Yield obligasi Inggris dan Jerman naik di tengah eskalasi baru AS–Iran. Imbal hasil UK 10‑year gilt dan Bund Jerman 10 tahun kembali naik dipicu lonjakan harga energi setelah ketegangan AS–Iran kembali memanas. Kondisi ini meningkatkan ekspektasi pasar terhadap pengetatan kebijakan Bank of England dan ECB ke depannya, sementara risiko politik domestik Inggris turut membebani sentimen. Di sisi lain, IMF memperkirakan pengetatan ECB sekitar 50 bps pada 2026.
Asia
PBoC pertahankan suku bunga acuan di level terendah historis. Bank sentral China (PBoC) kembali menahan Loan Prime Rate untuk bulan ke‑11 berturut‑turut pada April 2026, dengan LPR 1 tahun di 3,0% dan LPR 5 tahun di 3,5%, sesuai ekspektasi pasar. Kebijakan ini mencerminkan sikap hati‑hati di tengah dampak konflik Timur Tengah, meski tekanan deflasi domestik mulai mereda dan pertumbuhan awal tahun menunjukkan ketahanan. PBoC menegaskan kebijakan moneter akan tetap supportive dan moderately loose guna menopang aktivitas ekonomi sekaligus menjaga stabilitas nilai tukar dan kondisi keuangan.
Fitch ubah outlook kredit Filipina jadi negatif, peringkat tetap BBB. Fitch Ratings merevisi outlook kredit Filipina menjadi negatif dari stabil pada 20 April 2026, sembari mempertahankan peringkat utang BBB, dengan alasan meningkatnya risiko pertumbuhan. Fitch menyoroti gangguan pada investasi publik serta eksposur tinggi terhadap guncangan energi global yang menekan prospek pertumbuhan jangka menengah, di tengah tingkat utang pemerintah pascapandemi yang lebih tinggi dan memburuknya posisi keuangan eksternal.

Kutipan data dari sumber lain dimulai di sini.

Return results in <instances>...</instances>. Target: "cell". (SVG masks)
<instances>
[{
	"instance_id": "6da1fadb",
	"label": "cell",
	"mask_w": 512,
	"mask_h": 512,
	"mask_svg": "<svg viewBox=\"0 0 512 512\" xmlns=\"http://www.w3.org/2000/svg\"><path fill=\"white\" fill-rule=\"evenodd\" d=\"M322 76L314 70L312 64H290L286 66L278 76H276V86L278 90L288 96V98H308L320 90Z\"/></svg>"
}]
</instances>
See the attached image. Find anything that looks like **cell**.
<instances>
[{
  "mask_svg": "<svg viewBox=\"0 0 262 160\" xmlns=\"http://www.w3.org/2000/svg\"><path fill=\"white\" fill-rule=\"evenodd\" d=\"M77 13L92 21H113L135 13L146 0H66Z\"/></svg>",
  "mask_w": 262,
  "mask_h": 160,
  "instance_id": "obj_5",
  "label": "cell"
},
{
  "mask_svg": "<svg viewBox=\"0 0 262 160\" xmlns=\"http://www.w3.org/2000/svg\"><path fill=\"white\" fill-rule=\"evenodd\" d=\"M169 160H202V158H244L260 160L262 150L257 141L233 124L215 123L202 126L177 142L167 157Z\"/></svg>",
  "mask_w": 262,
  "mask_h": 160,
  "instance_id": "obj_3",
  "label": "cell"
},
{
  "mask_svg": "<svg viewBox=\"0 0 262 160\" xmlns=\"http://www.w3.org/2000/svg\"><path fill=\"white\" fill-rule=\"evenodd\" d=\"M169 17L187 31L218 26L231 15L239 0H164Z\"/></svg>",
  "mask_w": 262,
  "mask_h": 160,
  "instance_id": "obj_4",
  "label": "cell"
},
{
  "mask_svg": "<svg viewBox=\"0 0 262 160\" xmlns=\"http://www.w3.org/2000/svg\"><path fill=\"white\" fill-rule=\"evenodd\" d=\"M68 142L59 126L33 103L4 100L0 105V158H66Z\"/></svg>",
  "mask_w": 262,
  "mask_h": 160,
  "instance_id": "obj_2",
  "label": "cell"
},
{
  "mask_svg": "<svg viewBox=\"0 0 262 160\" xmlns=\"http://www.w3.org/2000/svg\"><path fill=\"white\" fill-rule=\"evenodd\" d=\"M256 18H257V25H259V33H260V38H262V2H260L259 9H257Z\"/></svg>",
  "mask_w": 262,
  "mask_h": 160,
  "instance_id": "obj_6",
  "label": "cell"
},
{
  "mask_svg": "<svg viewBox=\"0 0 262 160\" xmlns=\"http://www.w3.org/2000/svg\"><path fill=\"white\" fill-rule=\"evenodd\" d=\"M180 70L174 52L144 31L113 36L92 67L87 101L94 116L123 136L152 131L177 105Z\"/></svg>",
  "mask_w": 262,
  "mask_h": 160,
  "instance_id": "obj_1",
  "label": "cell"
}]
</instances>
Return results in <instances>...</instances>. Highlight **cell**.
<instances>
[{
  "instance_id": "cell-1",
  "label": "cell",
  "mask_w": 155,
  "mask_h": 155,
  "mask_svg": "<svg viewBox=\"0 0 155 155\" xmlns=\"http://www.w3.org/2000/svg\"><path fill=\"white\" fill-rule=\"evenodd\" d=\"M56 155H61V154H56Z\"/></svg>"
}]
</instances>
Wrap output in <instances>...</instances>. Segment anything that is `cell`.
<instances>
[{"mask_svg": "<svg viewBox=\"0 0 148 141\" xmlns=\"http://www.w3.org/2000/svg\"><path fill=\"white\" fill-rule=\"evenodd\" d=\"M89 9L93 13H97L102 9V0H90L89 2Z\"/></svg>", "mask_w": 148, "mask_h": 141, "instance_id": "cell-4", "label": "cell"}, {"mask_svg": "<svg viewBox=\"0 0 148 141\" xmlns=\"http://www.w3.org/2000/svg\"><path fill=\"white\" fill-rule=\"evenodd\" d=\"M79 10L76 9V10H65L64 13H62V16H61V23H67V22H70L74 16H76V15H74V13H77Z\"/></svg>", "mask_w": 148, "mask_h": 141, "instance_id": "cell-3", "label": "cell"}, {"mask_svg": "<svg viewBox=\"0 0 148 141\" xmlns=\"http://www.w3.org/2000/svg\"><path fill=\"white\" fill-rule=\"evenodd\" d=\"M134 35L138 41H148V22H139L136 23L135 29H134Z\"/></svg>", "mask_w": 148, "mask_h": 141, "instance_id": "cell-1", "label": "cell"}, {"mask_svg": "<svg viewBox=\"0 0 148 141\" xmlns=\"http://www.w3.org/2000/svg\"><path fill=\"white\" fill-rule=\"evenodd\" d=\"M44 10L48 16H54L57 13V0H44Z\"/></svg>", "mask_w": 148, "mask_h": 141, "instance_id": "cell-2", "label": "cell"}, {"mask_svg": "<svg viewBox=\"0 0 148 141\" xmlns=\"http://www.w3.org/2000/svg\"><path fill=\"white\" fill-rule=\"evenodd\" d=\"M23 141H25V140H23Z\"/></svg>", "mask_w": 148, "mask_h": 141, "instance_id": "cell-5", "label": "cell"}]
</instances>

Yield Jepang dan China turun, pasar cermati arah kebijakan bank sentral. Imbal hasil obligasi pemerintah Jepang tenor 10 tahun turun ke sekitar 2,4%, melanjutkan pelemahan pekan lalu di tengah ketidakpastian arah kebijakan BOJ, setelah Gubernur Kazuo Ueda belum memberi sinyal jelas soal kenaikan suku bunga April meski proyeksi inflasi diperkirakan naik akibat biaya energi tinggi. Di China, yield obligasi 10 tahun jatuh ke sekitar 1,75%, terendah lebih dari satu bulan, seiring ekspektasi kebijakan moneter tetap akomodatif dengan suku bunga acuan (LPR) dipertahankan di level terendah historis.